[Records of spatial relationships]
════════════════════
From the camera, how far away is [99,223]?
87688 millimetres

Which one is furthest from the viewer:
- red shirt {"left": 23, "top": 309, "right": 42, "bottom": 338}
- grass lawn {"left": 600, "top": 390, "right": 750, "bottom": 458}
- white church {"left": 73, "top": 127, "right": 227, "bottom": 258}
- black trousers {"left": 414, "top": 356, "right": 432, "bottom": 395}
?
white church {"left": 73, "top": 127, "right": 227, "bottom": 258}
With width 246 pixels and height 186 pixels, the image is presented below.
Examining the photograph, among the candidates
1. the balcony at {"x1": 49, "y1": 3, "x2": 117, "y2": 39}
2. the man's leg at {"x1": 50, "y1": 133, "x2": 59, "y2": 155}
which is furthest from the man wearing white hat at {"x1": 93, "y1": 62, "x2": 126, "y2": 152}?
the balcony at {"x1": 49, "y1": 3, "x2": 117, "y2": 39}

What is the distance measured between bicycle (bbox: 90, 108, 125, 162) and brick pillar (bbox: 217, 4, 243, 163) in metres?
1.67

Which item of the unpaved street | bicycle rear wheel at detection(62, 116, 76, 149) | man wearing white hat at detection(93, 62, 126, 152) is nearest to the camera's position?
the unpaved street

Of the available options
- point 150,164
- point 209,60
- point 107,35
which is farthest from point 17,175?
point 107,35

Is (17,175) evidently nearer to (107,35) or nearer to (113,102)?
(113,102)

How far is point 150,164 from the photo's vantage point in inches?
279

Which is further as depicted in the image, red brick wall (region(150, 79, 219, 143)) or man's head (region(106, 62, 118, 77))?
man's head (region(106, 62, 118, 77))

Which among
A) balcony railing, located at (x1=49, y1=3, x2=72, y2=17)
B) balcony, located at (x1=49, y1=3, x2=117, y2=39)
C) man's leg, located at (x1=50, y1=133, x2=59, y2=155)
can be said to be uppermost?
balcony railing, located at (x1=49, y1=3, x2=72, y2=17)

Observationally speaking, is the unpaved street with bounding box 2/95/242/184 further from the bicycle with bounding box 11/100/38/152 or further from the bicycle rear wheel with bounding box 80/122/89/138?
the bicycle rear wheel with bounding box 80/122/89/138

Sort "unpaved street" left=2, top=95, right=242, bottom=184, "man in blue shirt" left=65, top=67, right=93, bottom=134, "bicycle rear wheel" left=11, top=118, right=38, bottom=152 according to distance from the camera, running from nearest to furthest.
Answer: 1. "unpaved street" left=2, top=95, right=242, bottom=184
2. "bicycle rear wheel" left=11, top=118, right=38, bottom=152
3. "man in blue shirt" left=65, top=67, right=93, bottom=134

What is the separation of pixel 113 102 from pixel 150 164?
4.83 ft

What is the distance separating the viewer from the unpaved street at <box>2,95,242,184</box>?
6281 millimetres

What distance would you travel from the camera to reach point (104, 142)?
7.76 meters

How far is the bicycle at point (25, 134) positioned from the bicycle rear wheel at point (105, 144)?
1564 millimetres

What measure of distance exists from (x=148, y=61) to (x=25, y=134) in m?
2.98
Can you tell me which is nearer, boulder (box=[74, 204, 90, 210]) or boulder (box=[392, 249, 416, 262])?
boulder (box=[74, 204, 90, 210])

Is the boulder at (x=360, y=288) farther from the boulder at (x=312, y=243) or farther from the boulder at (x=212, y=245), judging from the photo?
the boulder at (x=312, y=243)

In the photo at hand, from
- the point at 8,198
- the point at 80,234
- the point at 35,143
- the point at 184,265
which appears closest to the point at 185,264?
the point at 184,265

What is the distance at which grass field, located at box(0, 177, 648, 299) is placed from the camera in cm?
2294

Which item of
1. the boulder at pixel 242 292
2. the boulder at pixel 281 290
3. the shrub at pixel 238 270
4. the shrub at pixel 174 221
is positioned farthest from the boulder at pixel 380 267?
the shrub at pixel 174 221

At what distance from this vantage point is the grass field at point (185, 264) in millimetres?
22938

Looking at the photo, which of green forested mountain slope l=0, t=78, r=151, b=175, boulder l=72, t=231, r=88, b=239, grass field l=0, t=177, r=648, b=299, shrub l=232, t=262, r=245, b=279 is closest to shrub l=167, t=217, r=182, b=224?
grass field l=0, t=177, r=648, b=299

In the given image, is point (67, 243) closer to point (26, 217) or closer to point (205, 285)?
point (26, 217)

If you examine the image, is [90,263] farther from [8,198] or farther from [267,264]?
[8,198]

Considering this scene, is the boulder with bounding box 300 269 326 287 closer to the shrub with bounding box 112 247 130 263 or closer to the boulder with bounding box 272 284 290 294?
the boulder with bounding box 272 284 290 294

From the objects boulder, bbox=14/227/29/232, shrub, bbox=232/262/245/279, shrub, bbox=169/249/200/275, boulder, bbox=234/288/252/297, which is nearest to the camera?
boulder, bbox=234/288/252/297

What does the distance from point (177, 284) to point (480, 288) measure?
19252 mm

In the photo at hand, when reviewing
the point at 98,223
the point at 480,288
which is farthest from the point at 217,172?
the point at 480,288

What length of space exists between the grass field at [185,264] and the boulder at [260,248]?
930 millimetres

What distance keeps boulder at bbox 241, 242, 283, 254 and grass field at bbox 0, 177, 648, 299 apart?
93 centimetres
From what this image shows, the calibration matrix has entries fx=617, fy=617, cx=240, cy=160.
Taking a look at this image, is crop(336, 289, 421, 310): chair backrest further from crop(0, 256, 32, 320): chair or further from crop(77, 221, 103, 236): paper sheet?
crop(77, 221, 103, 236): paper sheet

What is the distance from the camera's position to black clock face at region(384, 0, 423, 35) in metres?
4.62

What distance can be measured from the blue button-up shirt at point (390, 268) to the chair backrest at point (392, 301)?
════════════════════
Count the lines in the items above that contain the string "wheel". Give only the number.

6